Bruno Maddox - Early Years

Early Years

Maddox was born in London in 1969 to former Nature editor Sir John Maddox, a writer on science and nature, and Brenda Maddox, a biographer of Rosalind Franklin, W.B. Yeats, Nora Barnacle and several others. He has one sister, Bronwen, who became a journalist and is Chief Foreign Commentator of The Times as of 2008. Maddox enjoyed a privileged life during his childhood and youth, because of his father's position as editor of Nature, encountering some of the leading scientific thinkers of the day and enjoying dinners with figures such as James Watson and Sir Fred Hoyle.

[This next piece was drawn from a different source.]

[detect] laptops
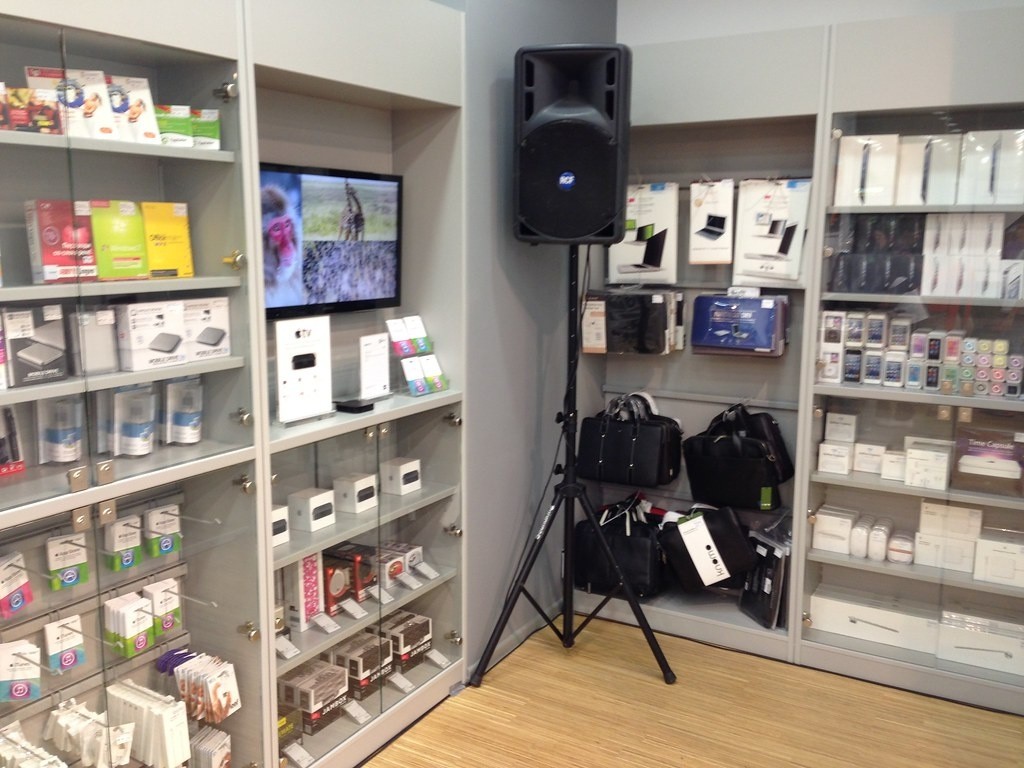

Despite his family's background in science, Maddox was interested in the humanities while he attended Westminster School, an independent boys' school in London. Maddox went on to study English literature at Harvard University and graduated in 1992. He published his first and only article in the student newspaper The Harvard Crimson during his senior year. He won the undergraduate Thomas Temple Hoopes Prize for his senior thesis "on the use of adjectives in restaurant menus" titled Maltese: A Gastrosophic Theory of Reading. After graduation Maddox moved from Cambridge, Massachusetts to Moscow—where he worked for three weeks as the English-language editor of a Russian magazine—and then to New York City, where he spent two years working odd jobs, including hand-delivering celebrity invitations to local parties.

Maddox's freelance writing career began in 1994, when he became a book reviewer for The New York Times Book Review and The Washington Post, where he developed a reputation for writing scathing reviews that would later help him land a job as an editor at Spy magazine. Maddox described his book reviewing style as "pretty vicious", and quipped that he "was a frustrated, twenty-something guy, sitting in his bedroom venting existential rage on these nasty academics". His last book review for The Washington Post was in late 1996; however, he continued reviewing for The New York Times up until 1998, contributing only a couple of reviews thereafter.

At the beginning of the dot-com boom, Maddox found full-time work at an information technology company, where he worked for a year and a half.